Re: Converting PDF to Monochrome

Post by snibgo »

1. Review the "density" option. The default 72 is generally too low.

Code: Select all

convert -density 288 in.pdf -resize 25% out.png
Or higher, if you want.

2. I generally don't like text that has been though "-monochrome", because it removes the anti-aliasing of the edges. Better quality possibilities include "-level 25x75%", etc.
snibgo's IM pages: im.snibgo.com
User avatar
fmw42
Posts: 25562
Joined: 2007-07-02T17:14:51-07:00
Authentication code: 1152
Location: Sunnyvale, California, USA

Re: Converting PDF to Monochrome

Post by fmw42 »

-monochrome dithers by default. see http://www.imagemagick.org/Usage/quantize/#monochrome. You would be better of using -threshold or something else and setting the -type to bilevel.
howard39
Posts: 12
Joined: 2013-01-24T17:25:58-07:00
Authentication code: 6789

Re: Converting PDF to Monochrome

Post by howard39 »

Unfortunately I haven't had much luck.

convert -density 288 in.pdf -resize 25% out.pdf makes the file twice as large with about 1/3 the resolution, with dithering and grayscale.

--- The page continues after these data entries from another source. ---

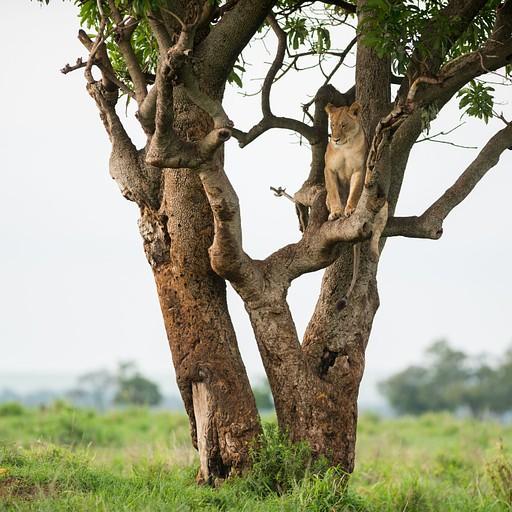 לביאה נחה על עץ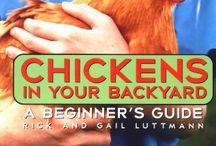 Chicken Checkout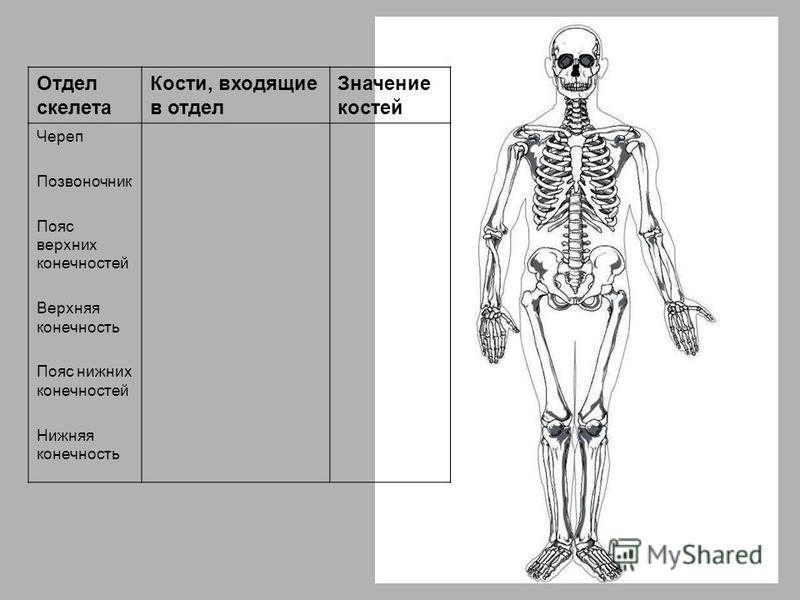 Отдел скелета Кости, входящие в отдел Значение костей Череп Позвоночник Пояс верхних конечностей Верхняя конечность Пояс нижних конечностей Нижняя конечность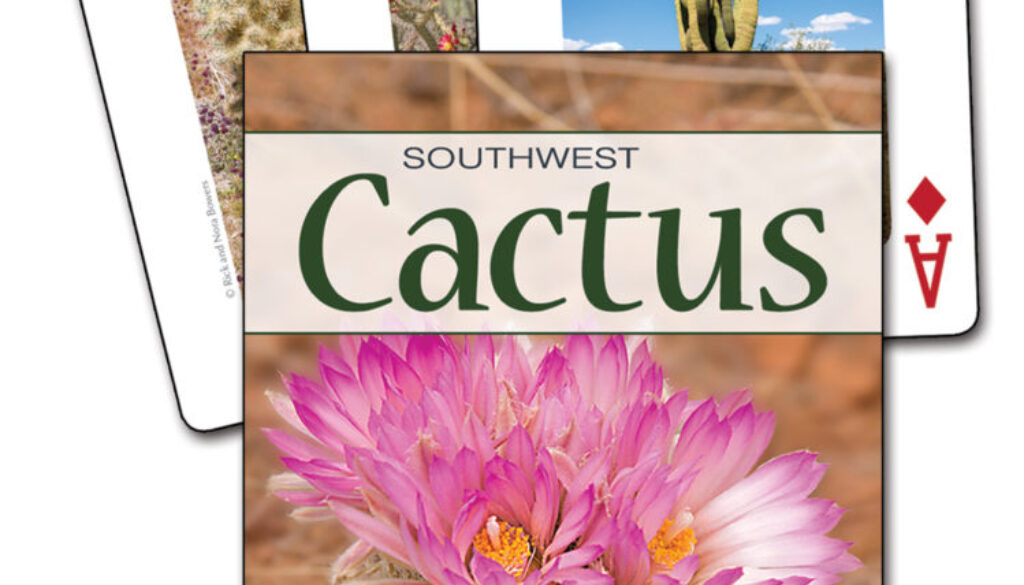 cactus_of_the_southwest_cards_9781591936510_FC.jpg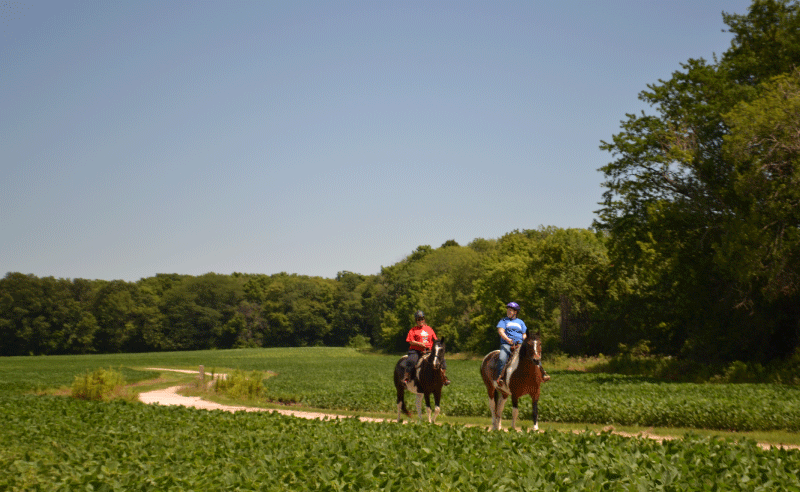 Bakers Wood - People Riding Horses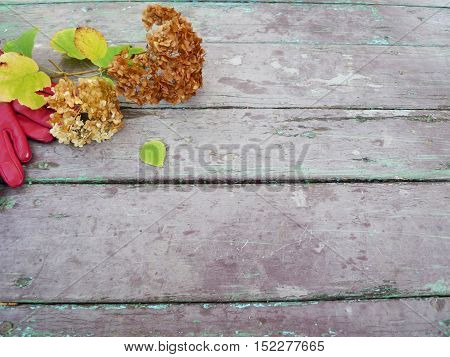 Arrangement of dried flowers with leaves on old wooden boards background with free space -place for photo and text. Autumn still life with hydrangea hortensia and gloves on vintage wooden texture.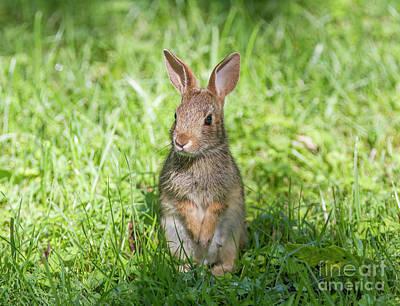 Photograph - Upright Rabbit by Chris Scroggins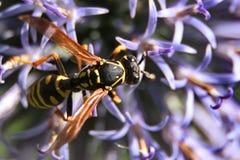 Cardo de globo con una abeja Fotografía de archivo libre de regalías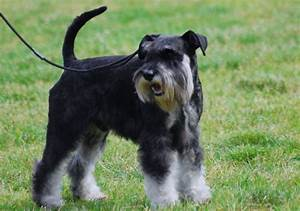 Black and silver Miniature Schnauzer - My Doggy Rocks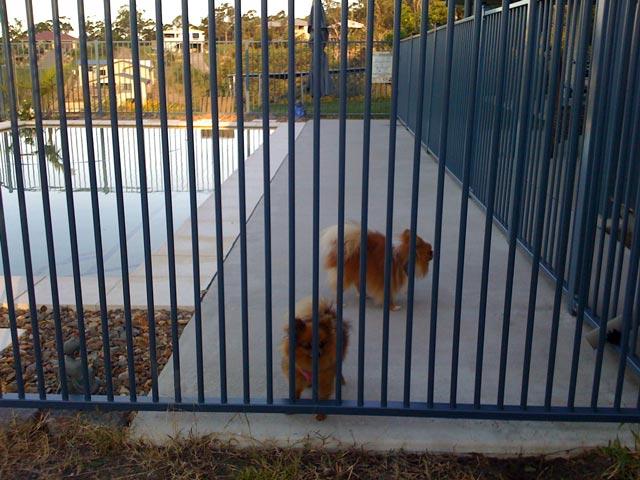Aluminium Doggie Panels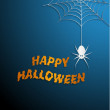 Halloween spider web with blue background — Stockvectorbeeld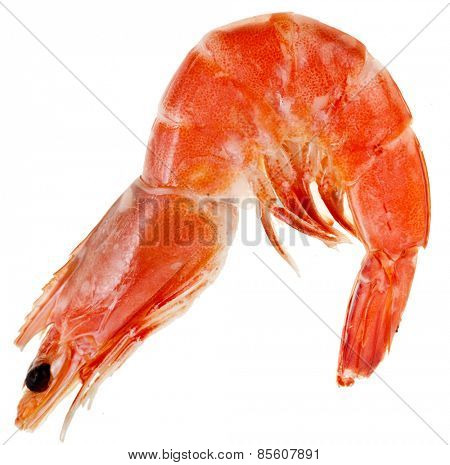 Shrimp  isolated on a white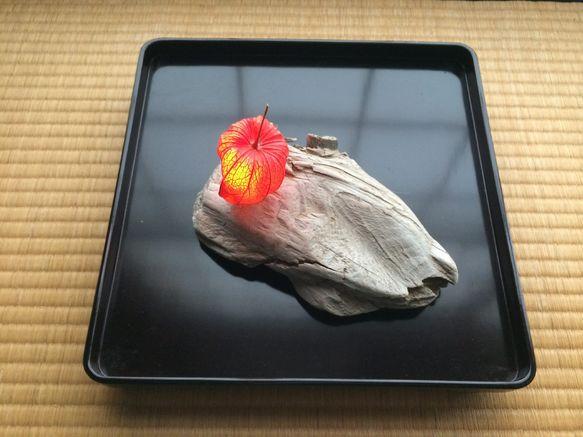 ほうずきライト|土屋孝元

convert in.pdf -threshold 50% -type bilevel outfile.pdf makes the file 15 times smaller with 1/8 the resolution, bilevel.

The images in my input pdf file, which was produced by a scanner, appear to be conpressed, but those in the ImageMagick outputs may not be compressed.

I would have thought that convert in.pdf out.pdf would produce an output file that is the same as the imput file, but actually the output fileis twice as large and samples at approx 1/8 the resolution.
snibgo
Posts: 12159
Joined: 2010-01-23T23:01:33-07:00
Authentication code: 1151
Location: England, UK

Re: Converting PDF to Monochrome

Post by snibgo »

If you provide a sample of your input file, we won't need to guess.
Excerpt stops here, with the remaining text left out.